I don't come by here very often any more (trying to wean myself away from this board in anticipation of when we cannot ever post any more) but since walking away from the WTS 1999 and some six or so years afterwards, my life was filled a series of changes and adjustments with my family. A lot of bad feelings were being dealt with because of my shunning my oldest son and I have three grandchildren that had never laid eyes on me or knew me at all except for being "the grandmother who does not have anything to do with my Dad". Living a in very small town and having my DIL's many relatives everywhere.....added to the bad rap I was forced to live with. It has been a rough road.
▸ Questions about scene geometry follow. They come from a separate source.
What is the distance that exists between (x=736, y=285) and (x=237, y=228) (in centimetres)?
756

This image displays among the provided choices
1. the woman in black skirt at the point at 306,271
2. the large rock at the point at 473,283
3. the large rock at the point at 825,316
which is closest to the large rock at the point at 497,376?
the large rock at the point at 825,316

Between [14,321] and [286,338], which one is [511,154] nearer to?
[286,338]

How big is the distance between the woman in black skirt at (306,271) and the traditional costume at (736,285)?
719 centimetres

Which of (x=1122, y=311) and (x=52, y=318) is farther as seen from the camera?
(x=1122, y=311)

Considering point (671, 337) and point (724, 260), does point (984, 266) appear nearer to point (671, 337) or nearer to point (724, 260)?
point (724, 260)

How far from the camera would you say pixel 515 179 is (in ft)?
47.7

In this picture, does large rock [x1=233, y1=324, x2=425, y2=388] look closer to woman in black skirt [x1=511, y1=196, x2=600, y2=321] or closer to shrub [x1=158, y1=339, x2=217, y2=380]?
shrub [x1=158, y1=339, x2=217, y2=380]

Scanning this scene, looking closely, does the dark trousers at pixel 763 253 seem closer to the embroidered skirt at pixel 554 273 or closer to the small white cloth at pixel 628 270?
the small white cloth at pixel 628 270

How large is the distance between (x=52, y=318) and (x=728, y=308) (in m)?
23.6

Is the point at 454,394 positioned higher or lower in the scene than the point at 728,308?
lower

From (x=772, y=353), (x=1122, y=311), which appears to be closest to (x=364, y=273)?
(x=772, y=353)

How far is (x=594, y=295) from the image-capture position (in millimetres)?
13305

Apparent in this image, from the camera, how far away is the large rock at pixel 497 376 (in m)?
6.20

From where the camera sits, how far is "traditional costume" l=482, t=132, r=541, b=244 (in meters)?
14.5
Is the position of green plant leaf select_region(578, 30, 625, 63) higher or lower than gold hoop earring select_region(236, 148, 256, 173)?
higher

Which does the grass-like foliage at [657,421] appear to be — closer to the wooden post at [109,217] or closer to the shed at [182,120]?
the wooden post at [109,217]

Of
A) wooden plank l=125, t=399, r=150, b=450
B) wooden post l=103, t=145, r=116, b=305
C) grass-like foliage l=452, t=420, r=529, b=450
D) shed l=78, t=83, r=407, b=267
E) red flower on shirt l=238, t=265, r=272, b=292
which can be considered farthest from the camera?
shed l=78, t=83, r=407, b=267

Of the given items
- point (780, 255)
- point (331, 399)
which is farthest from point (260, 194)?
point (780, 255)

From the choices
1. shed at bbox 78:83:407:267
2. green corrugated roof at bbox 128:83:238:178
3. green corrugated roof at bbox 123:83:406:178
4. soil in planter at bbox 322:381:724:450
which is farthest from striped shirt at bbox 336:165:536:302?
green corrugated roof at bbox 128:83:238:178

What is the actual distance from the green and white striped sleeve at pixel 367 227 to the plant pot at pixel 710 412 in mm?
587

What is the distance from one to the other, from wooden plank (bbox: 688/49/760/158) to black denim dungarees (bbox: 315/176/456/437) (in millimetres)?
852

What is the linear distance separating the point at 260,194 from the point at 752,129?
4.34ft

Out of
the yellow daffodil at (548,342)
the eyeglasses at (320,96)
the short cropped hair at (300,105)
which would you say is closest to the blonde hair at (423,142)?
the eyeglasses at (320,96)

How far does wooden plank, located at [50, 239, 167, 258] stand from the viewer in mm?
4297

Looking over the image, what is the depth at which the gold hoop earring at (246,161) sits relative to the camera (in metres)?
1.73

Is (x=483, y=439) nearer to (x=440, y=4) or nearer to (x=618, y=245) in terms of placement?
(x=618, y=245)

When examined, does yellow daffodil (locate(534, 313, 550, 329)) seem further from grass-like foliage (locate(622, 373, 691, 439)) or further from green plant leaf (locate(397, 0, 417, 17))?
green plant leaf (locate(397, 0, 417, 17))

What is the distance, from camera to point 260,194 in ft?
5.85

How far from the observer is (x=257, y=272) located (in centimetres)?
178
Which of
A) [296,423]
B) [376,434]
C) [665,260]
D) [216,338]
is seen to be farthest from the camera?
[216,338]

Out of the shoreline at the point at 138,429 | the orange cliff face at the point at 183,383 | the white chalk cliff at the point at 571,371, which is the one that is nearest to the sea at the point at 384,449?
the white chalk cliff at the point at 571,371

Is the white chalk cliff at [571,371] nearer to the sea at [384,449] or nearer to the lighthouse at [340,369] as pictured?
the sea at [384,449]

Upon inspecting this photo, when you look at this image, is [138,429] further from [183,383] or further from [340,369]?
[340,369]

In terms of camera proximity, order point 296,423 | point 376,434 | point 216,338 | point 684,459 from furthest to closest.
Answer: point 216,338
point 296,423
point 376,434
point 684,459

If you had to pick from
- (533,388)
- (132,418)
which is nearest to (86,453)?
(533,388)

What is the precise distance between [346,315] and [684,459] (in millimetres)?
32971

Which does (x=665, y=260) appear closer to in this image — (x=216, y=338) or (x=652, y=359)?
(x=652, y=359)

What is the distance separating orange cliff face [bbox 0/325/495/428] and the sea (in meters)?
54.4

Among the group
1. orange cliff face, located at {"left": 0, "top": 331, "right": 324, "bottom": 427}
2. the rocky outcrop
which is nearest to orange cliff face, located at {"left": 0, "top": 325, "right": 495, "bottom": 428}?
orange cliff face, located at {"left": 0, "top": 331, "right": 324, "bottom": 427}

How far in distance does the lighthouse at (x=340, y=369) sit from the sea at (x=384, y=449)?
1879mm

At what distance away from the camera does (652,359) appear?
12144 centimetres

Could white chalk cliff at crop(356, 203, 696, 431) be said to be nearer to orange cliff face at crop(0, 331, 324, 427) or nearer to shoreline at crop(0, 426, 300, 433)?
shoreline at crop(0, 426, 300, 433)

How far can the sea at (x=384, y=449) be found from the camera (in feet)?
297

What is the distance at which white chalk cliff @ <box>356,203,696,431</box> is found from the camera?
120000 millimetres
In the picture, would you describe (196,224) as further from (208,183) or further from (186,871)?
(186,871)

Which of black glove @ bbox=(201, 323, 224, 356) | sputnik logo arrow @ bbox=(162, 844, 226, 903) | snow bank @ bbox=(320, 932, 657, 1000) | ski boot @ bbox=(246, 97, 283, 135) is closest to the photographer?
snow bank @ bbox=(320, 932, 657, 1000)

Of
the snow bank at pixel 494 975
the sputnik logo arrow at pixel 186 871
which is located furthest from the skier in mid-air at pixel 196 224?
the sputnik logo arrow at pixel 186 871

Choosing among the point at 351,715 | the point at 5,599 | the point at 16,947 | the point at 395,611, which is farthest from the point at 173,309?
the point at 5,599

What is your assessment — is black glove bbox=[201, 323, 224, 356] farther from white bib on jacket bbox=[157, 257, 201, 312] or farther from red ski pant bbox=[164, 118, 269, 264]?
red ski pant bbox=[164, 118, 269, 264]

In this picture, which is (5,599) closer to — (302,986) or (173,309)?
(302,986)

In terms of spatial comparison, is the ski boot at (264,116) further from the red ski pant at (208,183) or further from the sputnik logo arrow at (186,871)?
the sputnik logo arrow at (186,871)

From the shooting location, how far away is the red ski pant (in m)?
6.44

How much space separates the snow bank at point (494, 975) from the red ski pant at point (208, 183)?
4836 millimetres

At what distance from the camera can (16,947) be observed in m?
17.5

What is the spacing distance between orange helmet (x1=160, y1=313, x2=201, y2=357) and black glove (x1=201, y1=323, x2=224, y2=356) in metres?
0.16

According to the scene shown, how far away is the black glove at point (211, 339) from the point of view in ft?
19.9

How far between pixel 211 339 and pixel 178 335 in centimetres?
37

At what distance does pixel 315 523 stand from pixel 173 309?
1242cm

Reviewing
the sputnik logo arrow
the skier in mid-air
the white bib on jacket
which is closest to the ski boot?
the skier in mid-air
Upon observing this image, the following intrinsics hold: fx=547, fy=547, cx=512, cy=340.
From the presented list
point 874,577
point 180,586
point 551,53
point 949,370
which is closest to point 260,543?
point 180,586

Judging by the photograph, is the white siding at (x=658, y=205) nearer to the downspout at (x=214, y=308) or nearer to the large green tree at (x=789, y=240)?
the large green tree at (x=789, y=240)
In the last couple of years, and leaving this mess in Jesus' hands, things have not only begun to emerge as "fixable", but have most definetely BEEN fixed at long last. I was invited to the youngest grandchild's (of this son) Sweet 16 birthday party last summer and I teared up when I realized that this was the FIRST birthday party of all three of these grandchildren that I had attended.
We have been invited to Thanksgiving dinner ( for the fourth year) with our whole family and that of my DIL's family (she is one of seven) and to spend a few days at Christmas at another son's home. We attend a huge 4th of July party with our family and everyone's friends at another son's house, and a big end-of-the-summer party that includes several of our birthdays and anniversaries etc are all celebrated together. It has been great.
The WTS rules had left this family shredded to bits. But these gatherings have done wonders to cement the gaping hole that being in the WTS had left many of us with, and no longer is there any worry about somebody showing up that will not be able to sit down and eat with the other one, blah blah blah....YOU know all those hideous WTS rules, regulations and requirements we HAD to live by to be "pleasing to God" ....They no longer apply to ANY of us any more....and what a marvellous difference this has made in bringing us closer together AS the family we should have been all the time. We have one daughter that remains a JW and has nothing at all to do with ANY of the family....even those that were never JWs, just a general blanket shutting off of them all. This does not advertise the WTS in a very good light....but that's okay.
I can deal with family members on a whole new level now, with no problem of who is worthy of my friendship or who is not. Being a JW is SO downright judgmental and mentally isolating. ALL of that is gone now and we can be COMFORTABLE with one another now....and it feels SO good to feel this way! I can say that I am more at peace with myself and everyone around me, more tolerant, more forgiving of others, and more deeply happy than I ever have been. (I still speak out about the evil WTS on the online forums though, LOL! I have ZERO tolerance for those that try to puff up the Borg.)
I buried a LOT of pain and sadness as a JW.....while waiting for "Jehovah" to fix things in the new order and while putting my life and my dreams on hold for three decades. Finding out that the WTS was a sham was also painful, but leaving that mindset and that WTS-approved ratrace was the best thing I have ever done. I never left God (as the WTS teaches) but have FOUND the Savior that had also been waiting for ME all that time. Without his hand in things, who knows where I would be today....but he IS there and I don't have to wait for him. I have SEEN, firsthand, what he has done for me! Once the way was cleared, many things took off in flight!
I just wanted to put all this down so that others who are seeing all the horrible things this cult has done in the past and IS doing at present....while making all it's absurd claims of being the "only pure religion on earth....and if they are thinking of walking away from it....that there IS a wonderful, meaningful and fulfilling life after leaving! Do not let FEAR of the WTS stand in your way. The world is NOT as awful as they tell you...and there ARE some pretty great folks EVERYWHERE you go, that won't measure your worth OR their friendship towards you, by what faith or religion you may happen to be.
I wish you ALL the best and I will be seeing many of you on other forums in the near future.